Et pourtant, quoiqu'il choquât toutes les idées reçues, quoiqu'il lui fût impossible de se faire au goût de ce sot public, quoiqu'il scandalisât les femmes par le désordre de sa tenue, quoiqu'il offensât les hommes par ses mépris pour leurs sottes exigences, il avait des moments de puissance sublime et de fascination irrésistible, où il prenait tout ce public rétif et ingrat dans son regard et dans sa parole, comme dans le creux de sa main, et il le forçait d'applaudir et de frissonner. Cela était rare, parce que l'on ne change pas subitement tout l'esprit d'un siècle; mais quand cela arrivait, les applaudissements étaient frénétiques; il semblait que, subjugués alors par son génie, les Parisiens voulussent expier toutes leurs injustices. Moi, je croyais plutôt que cet homme avait par instants une puissance surnaturelle, et que ses plus amers contempteurs se sentaient entraînés à le faire triompher malgré eux. En vérité, dans ces moments-là la salle de la Comédie-Française semblait frappée de délire, et en sortant on se regardait tout étonné d'avoir applaudi Lélio. Pour moi, je me livrais alors à mon émotion; je criais, je pleurais, je le nommais avec passion, je l'appelais avec folie; ma faible voix se perdait heureusement dans le grand orage qui éclatait autour de moi.

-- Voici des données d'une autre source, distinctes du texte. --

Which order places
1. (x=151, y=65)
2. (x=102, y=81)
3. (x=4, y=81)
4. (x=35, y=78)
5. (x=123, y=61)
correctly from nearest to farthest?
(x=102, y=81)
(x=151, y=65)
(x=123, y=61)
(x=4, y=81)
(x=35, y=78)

D'autres fois on le sifflait dans des situations où il me semblait sublime, et je quittais le spectacle avec rage. Ces jours-là étaient les plus dangereux pour moi. J'étais violemment tentée d'aller le trouver, de pleurer avec lui, de maudire le siècle et de le consoler en lui offrant mon enthousiasme et mon amour.

Un soir que je sortais par le passage dérobé où j'étais admise, je vis passer rapidement devant moi un homme petit et maigre qui se dirigeait vers la rue. Un machiniste lui ôta son chapeau en lui disant: «Bonsoir, monsieur Lélio.» Aussitôt, avide de regarder de près cet homme extraordinaire, je m'élance sur ses traces, je traverse la rue, et sans me soucier du danger auquel je m'expose, j'entre avec lui dans un café. Heureusement c'était un café borgne, où je ne devais rencontrer aucune personne de mon rang.

Quand, à la clarté d'un mauvais lustre enfumé, j'eus jeté les yeux sur Lélio, je crus m'être trompée et avoir suivi un autre que lui. Il avait au moins trente-cinq ans: il était jaune, flétri, usé; il était mal mis; il avait l'air commun; il parlait d'une voix rauque et éteinte, donnait la main à des pleutres, avalait de l'eau-de-vie et jurait horriblement. Il me fallut entendre prononcer plusieurs fois son nom pour m'assurer que c'était bien là le dieu du théâtre et l'interprète du grand Corneille. Je ne retrouvais plus rien en lui des charmes qui m'avaient fascinée, pas même son regard si noble, si ardent et si triste. Son oeil était morne, éteint, presque stupide; sa prononciation accentuée devenait ignoble en s'adressant au garçon de café, en parlant de jeu, de cabaret et de filles. Sa démarche était lâche, sa tournure sale, ses joues mal essuyées de fard. Ce n'était plus Hippolyte, c'était Lélio. Le temple était vide et pauvre; l'oracle était muet; le dieu s'était fait homme; pas même homme, comédien.